**Work to complete**
• A. According to the passage on the origins of cities, which food was early farmers' main diet, one that was not very nutritious and was bad for the teeth?
• B. Repeat the passage on the origins of cities word for word, from "The test of" to "living was born.".
• C. Write the next part of the passage on the origins of cities, picking up after its final sentence.

**Selected extract**
##############################

The test of civilization is the power of drawing the most benefit out of cities.
—Ralph Waldo Emerson
Cities are improbable. For most of our history we lived in little roving bands: Groups held together by personal relationships, of blood, marriage, or friendship, scattered lightly over the landscape, not tied to any particular spot but moving in accordance with their needs.
Agriculture changed that. You cannot raise crops without tending them throughout the year; thus you need a permanent settlement. Crops can also be grown and gathered more efficiently the more people there are to help; and a stable food supply can support a larger population. Cities grew up along with the crops, and a new type of communal living was born.
(I remember from my archaeology classes that early farmers were not necessarily healthier than their hunter-gatherer peers. Eating mostly corn is not very nutritious and is bad for your teeth. Depending on a single type of crop also makes you more sensitive to drought and at risk for starvation should the crops fail. This is not to mention the other danger of cities: Disease. Living in close proximity with others allows sickness to spread more easily. Nevertheless, our ancestors clearly saw some advantage to city life—maybe they had more kids to compensate for their reduced lifespan?—so cities sprung up and expanded.)
The transition must have been difficult, not least for the social strain. As cities grew, people could find themselves in the novel situation of living with somebody they didn’t know very well, or at all. For the vast majority of humankind’s history, this simply didn’t happen.
New problems must be faced when strangers start living together. In small groups, where everyone is either related or married to everyone else, crime is not a major problem. But in a city, full of strangers and neighbors, this changes: crime must be guarded against.
There is another novel problem. Hunter-gatherers can retreat from danger, but city dwellers cannot. And since urbanites accumulate more goods and food then their roving peers, they are more tempting targets for bandits. Roving nomads can swoop down upon the immobile city and carry off their grain, wine, and women. To prevent this, cities need defenses.

##############################

**Saved entries**

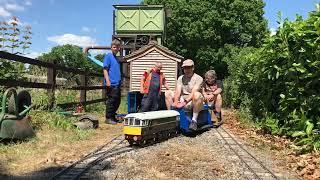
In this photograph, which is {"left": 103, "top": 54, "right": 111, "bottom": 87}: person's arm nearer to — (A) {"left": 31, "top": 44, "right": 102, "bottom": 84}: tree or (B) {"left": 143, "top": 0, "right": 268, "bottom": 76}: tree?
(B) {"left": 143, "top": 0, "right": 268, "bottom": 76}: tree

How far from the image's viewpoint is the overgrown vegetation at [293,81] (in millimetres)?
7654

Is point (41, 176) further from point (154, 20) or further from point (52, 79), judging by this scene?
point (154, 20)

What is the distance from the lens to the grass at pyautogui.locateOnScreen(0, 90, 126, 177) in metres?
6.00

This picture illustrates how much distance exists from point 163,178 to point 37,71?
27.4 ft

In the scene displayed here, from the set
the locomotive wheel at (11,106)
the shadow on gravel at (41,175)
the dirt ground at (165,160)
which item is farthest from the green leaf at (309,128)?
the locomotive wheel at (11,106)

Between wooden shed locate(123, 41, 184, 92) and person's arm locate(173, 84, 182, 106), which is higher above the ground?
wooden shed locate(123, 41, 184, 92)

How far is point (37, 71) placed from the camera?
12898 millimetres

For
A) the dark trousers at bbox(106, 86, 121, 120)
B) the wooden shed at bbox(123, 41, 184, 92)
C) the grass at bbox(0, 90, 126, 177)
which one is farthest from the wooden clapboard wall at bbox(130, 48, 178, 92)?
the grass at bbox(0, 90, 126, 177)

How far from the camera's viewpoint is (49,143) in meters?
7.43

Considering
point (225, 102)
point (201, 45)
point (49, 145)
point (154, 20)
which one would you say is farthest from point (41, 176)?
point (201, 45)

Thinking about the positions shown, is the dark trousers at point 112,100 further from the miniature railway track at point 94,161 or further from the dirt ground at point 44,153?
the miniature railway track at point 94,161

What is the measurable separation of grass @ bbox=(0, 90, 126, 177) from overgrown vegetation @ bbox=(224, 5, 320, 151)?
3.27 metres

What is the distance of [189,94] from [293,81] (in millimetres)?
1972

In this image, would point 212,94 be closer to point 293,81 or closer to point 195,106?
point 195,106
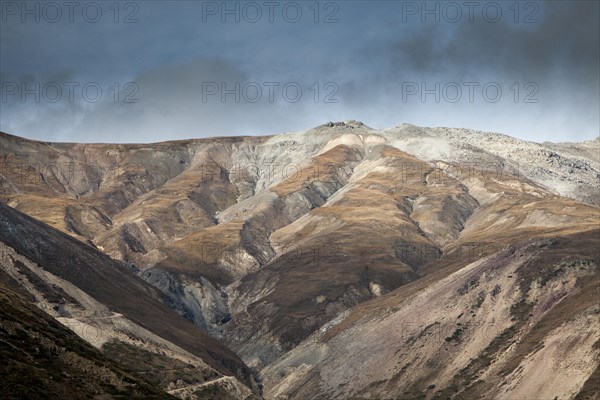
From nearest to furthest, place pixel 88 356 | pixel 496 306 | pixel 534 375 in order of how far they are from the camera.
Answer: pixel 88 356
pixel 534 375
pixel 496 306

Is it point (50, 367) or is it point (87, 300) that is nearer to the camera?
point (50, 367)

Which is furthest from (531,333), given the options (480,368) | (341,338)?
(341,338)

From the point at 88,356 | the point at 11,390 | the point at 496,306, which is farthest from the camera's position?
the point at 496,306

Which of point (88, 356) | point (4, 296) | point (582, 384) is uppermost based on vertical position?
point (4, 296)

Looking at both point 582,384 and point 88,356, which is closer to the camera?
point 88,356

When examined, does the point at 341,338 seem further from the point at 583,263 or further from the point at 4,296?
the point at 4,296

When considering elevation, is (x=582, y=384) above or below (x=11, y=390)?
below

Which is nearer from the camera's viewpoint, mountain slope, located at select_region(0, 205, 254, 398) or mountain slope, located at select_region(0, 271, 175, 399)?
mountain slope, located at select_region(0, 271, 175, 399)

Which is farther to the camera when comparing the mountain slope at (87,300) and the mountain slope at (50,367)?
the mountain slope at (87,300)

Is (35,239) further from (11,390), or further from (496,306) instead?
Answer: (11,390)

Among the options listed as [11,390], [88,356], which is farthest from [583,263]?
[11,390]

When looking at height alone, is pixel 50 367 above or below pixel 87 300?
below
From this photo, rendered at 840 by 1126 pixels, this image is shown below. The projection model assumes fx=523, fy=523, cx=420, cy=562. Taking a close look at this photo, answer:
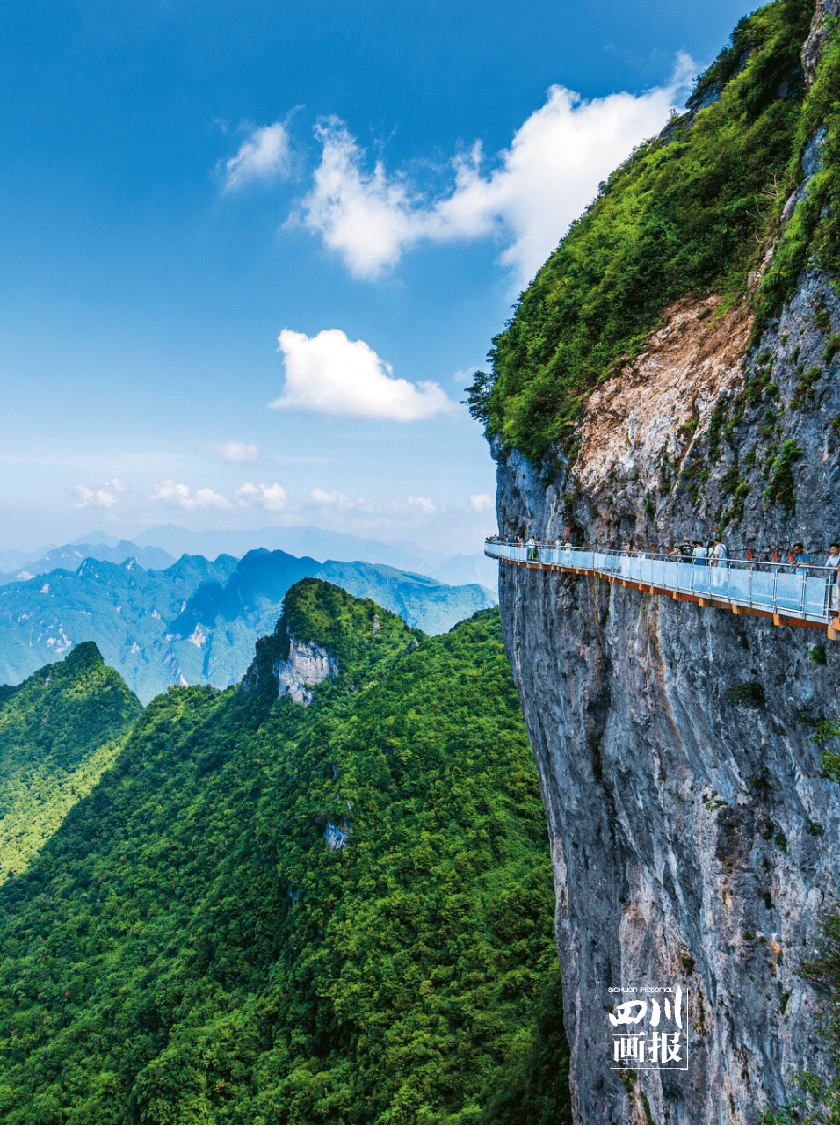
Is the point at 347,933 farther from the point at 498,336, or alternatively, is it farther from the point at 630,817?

##############################

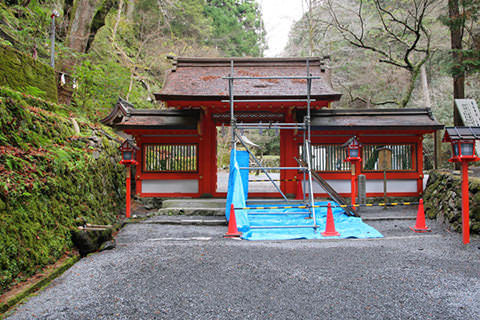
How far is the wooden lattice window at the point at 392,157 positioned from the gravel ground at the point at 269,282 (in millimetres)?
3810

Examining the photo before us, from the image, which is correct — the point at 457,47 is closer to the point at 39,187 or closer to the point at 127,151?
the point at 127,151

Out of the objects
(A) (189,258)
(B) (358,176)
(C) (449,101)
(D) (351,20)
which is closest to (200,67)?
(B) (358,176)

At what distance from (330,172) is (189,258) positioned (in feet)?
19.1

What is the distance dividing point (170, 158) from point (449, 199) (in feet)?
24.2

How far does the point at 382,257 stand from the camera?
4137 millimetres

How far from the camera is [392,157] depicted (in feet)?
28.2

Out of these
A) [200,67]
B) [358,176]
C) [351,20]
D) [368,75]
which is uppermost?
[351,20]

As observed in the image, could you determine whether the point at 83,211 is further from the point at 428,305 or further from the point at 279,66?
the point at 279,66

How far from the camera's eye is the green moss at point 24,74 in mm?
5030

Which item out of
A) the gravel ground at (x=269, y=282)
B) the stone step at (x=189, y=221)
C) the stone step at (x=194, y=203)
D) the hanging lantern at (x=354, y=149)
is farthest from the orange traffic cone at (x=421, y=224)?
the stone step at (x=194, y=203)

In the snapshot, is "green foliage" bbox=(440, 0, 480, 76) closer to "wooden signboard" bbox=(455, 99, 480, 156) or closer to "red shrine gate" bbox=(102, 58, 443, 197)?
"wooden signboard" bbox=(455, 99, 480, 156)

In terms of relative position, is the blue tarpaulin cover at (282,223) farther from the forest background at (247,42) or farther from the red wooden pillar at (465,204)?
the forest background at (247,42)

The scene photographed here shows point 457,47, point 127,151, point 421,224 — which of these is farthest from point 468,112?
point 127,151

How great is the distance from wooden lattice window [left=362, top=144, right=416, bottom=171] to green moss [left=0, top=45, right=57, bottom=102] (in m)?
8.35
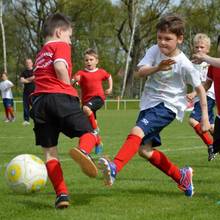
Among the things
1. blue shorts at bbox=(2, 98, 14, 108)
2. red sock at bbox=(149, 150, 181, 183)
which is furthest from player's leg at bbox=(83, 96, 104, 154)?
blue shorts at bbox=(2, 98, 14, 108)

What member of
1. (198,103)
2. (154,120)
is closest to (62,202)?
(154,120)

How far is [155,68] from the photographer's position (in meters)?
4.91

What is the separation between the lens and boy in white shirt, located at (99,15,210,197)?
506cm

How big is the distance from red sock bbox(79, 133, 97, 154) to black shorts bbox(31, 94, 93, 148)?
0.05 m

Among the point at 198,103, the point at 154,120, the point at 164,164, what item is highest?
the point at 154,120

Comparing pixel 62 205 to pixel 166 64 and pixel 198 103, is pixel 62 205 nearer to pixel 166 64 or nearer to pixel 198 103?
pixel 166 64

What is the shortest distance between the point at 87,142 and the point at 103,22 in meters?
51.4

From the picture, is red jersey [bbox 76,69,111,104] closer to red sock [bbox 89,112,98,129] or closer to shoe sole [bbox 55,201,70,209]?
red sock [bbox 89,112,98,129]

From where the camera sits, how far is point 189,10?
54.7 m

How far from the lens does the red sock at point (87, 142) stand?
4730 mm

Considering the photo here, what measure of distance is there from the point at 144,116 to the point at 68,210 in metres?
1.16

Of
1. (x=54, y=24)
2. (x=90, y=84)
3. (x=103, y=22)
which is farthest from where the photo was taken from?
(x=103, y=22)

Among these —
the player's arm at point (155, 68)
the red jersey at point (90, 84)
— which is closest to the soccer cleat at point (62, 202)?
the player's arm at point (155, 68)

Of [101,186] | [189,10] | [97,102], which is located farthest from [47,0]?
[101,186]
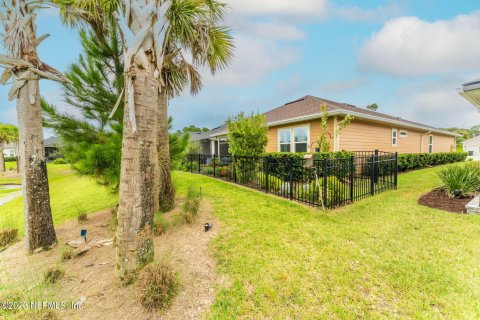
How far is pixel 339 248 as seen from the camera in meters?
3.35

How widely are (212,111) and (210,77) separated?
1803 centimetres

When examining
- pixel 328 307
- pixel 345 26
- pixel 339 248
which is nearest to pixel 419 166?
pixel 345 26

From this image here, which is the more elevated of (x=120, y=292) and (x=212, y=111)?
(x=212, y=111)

##############################

**Your responses**
• A. Corn.

• B.
The test of civilization is the power of drawing the most benefit out of cities.
—Ralph Waldo Emerson
Cities are improbable. For most of our history we lived in little roving bands: Groups held together by personal relationships, of blood, marriage, or friendship, scattered lightly over the landscape, not tied to any particular spot but moving in accordance with their needs.
Agriculture changed that. You cannot raise crops without tending them throughout the year; thus you need a permanent settlement. Crops can also be grown and gathered more efficiently the more people there are to help; and a stable food supply can support a larger population. Cities grew up along with the crops, and a new type of communal living was born.

• C.
As you can see, the earliest denizens of cities faced many novel threats: crime from within, raids from without, and the constant danger of drought and starvation.
Government emerges from need to organize against these threats. To discourage crime the community must come together to punish wrongdoers; to protect against attacks the community must build walls and weapons, and fight alongside one another; to protect against starvation, surplus crops must be saved for the lean times.
Hierarchy of power, codes of law, and the special status of leaders arise to fill the vacuum of organization. Religion was also enlisted in this effort, sanctifying leaders with titles and myths, reinforcing the hierarchy with rituals and customs and taboos, and uniting the people under the guardianship of the same divine shepherds.
Despite these unpropitious beginnings, the city has grown from an experiment in communal living, held together by fear and necessity, into the generic model of modern life. And I have the good fortune to live near one of the greatest cities in history.
* * *
Whenever I am alone in New York City, I wander, for as many miles as time allows. The only way to see how massive, chaotic, and remarkable is New York, is by foot. There’s no telling what you might find.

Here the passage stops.